REQUIREMENT:
Below are records; report the number of lines among them that include the word "burst", and nothing further.

::: STORED DATA :::

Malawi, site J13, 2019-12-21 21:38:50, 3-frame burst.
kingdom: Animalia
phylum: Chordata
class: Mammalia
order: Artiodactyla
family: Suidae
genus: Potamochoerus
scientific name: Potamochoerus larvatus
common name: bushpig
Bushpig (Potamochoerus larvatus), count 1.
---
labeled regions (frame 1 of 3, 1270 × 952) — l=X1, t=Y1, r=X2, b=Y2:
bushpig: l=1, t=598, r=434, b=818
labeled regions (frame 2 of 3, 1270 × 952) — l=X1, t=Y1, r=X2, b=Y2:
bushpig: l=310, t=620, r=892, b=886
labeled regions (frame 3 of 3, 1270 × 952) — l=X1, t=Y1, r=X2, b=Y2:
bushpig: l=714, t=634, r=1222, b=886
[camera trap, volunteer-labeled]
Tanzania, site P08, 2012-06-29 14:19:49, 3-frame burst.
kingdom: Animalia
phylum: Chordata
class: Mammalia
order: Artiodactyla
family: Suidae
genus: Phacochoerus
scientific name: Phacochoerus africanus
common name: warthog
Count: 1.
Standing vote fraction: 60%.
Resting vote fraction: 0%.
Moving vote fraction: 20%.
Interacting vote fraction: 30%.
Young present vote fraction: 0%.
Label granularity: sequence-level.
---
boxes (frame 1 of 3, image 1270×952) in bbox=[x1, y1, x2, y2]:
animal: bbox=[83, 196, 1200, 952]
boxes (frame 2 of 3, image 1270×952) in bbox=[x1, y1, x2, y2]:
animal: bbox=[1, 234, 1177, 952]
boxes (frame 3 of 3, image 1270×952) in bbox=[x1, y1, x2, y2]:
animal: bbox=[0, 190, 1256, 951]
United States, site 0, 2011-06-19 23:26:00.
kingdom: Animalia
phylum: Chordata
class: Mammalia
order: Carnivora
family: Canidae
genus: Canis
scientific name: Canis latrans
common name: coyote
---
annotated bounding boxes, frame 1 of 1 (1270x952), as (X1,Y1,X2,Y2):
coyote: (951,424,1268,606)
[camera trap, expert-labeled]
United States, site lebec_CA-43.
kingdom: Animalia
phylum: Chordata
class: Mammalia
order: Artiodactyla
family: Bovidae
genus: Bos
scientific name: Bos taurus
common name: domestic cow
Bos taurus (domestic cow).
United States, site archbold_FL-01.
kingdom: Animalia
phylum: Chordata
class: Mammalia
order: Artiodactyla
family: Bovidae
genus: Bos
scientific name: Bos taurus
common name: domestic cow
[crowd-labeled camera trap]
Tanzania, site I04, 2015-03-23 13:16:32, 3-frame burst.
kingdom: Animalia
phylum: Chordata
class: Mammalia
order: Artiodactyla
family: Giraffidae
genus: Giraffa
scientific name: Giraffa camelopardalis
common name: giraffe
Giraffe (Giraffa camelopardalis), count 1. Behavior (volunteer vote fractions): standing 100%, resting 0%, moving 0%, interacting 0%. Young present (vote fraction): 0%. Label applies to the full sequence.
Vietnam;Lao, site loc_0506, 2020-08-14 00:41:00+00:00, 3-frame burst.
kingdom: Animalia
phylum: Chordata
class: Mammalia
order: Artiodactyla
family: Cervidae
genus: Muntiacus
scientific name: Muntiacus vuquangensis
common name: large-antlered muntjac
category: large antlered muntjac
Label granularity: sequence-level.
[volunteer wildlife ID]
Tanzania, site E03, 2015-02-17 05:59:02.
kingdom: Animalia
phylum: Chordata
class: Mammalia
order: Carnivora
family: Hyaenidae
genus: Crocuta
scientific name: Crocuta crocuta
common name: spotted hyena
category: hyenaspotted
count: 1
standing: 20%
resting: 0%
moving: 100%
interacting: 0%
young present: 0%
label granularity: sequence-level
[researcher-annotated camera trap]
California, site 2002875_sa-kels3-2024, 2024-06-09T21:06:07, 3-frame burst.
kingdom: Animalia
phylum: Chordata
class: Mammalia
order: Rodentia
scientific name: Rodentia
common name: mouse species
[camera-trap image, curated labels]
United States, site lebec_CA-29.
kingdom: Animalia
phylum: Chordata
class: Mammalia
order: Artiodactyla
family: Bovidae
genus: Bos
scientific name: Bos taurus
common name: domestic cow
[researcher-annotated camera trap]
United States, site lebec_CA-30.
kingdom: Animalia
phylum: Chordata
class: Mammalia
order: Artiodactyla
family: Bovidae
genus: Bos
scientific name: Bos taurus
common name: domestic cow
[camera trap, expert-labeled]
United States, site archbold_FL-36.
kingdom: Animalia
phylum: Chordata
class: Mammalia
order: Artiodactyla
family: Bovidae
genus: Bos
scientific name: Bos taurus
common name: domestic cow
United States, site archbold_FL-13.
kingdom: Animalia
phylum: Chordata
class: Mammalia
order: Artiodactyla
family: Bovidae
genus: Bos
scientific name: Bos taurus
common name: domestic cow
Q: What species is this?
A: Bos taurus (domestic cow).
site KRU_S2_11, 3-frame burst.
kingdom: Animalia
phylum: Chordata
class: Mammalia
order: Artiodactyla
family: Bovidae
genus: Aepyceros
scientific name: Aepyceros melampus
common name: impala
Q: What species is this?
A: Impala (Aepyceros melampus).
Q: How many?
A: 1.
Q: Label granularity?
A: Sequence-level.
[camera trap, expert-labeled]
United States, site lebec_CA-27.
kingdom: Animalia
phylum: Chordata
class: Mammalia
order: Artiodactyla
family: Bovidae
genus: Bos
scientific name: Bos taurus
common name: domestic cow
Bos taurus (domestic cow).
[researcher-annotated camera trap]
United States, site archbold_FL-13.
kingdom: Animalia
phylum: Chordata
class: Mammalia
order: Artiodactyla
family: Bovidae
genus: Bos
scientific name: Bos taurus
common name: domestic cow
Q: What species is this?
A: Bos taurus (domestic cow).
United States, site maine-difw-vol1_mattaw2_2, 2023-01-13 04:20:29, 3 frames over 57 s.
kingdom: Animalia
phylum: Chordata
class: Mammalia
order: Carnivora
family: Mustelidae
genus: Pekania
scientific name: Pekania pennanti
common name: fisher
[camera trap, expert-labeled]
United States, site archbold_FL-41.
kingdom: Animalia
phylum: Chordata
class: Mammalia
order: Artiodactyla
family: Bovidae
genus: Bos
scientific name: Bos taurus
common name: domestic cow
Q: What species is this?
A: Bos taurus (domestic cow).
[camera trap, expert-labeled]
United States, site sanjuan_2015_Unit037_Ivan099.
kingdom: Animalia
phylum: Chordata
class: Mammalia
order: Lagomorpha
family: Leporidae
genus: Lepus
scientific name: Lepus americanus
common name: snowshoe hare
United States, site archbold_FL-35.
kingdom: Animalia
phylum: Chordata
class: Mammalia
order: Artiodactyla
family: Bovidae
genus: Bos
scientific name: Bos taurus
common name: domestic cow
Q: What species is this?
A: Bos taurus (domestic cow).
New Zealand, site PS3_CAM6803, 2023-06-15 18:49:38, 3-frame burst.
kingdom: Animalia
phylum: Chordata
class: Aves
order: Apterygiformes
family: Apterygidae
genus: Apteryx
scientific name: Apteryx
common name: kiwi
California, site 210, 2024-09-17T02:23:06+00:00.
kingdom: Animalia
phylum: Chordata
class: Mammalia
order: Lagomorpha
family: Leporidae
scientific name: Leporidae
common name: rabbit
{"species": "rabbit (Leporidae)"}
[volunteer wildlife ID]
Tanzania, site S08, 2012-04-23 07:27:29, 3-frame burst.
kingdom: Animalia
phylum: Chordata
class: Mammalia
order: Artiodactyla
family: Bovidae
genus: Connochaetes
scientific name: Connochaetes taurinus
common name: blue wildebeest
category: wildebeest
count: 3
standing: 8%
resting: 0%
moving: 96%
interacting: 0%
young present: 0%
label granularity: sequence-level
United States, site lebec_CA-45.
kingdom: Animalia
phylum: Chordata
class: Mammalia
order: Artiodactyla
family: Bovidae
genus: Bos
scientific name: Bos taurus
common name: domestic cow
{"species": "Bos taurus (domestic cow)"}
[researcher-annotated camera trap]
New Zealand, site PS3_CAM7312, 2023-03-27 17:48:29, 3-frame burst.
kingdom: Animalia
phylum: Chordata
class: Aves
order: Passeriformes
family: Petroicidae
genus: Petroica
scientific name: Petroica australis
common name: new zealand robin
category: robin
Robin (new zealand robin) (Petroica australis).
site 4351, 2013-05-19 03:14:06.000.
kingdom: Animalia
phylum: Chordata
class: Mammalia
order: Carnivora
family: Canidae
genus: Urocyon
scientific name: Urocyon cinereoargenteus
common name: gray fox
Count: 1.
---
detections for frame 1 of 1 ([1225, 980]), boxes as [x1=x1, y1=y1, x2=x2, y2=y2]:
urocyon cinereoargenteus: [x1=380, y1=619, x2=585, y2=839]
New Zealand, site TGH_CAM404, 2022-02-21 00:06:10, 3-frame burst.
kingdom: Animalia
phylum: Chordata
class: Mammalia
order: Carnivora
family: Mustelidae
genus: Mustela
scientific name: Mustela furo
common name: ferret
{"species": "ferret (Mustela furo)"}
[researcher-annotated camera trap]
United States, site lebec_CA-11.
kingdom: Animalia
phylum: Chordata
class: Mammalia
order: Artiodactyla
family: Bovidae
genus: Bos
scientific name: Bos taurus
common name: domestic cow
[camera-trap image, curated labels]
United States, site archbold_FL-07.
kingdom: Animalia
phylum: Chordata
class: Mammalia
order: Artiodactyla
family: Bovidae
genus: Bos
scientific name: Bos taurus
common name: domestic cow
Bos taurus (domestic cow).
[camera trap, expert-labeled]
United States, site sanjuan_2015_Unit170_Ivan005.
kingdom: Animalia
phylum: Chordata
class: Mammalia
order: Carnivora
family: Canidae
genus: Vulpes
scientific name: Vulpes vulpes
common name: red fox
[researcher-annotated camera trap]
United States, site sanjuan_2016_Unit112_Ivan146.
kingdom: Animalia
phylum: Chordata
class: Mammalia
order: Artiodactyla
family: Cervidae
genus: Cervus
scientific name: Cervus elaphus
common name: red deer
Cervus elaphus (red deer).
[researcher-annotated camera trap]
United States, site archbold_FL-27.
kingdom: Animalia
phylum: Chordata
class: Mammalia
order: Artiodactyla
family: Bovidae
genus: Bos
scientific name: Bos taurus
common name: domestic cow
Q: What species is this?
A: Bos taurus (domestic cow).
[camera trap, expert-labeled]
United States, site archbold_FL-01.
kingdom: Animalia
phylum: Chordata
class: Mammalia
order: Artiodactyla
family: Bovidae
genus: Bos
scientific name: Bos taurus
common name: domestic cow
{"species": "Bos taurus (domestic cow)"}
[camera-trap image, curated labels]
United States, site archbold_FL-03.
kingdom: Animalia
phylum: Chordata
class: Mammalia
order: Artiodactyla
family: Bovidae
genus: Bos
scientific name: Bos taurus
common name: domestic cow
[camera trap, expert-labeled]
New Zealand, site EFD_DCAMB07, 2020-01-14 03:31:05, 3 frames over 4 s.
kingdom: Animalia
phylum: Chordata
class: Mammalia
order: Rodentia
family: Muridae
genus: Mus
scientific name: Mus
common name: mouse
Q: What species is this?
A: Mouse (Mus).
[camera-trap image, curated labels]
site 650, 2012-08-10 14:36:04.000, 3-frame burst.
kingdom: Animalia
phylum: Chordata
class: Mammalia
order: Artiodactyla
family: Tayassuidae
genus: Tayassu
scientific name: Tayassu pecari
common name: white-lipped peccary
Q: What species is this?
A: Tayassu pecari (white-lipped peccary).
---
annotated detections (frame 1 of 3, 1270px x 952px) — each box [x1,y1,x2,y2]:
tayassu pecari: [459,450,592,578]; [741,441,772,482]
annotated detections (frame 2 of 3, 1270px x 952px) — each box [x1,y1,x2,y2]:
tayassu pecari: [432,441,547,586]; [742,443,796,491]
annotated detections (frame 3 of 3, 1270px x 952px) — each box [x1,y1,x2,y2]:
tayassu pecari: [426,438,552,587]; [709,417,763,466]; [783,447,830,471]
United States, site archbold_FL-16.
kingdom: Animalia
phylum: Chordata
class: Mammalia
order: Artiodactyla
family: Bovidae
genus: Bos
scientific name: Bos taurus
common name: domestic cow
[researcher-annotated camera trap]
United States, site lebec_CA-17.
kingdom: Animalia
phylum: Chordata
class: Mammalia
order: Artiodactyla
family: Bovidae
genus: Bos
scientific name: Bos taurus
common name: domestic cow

:::

PROBLEM SOLUTION:
11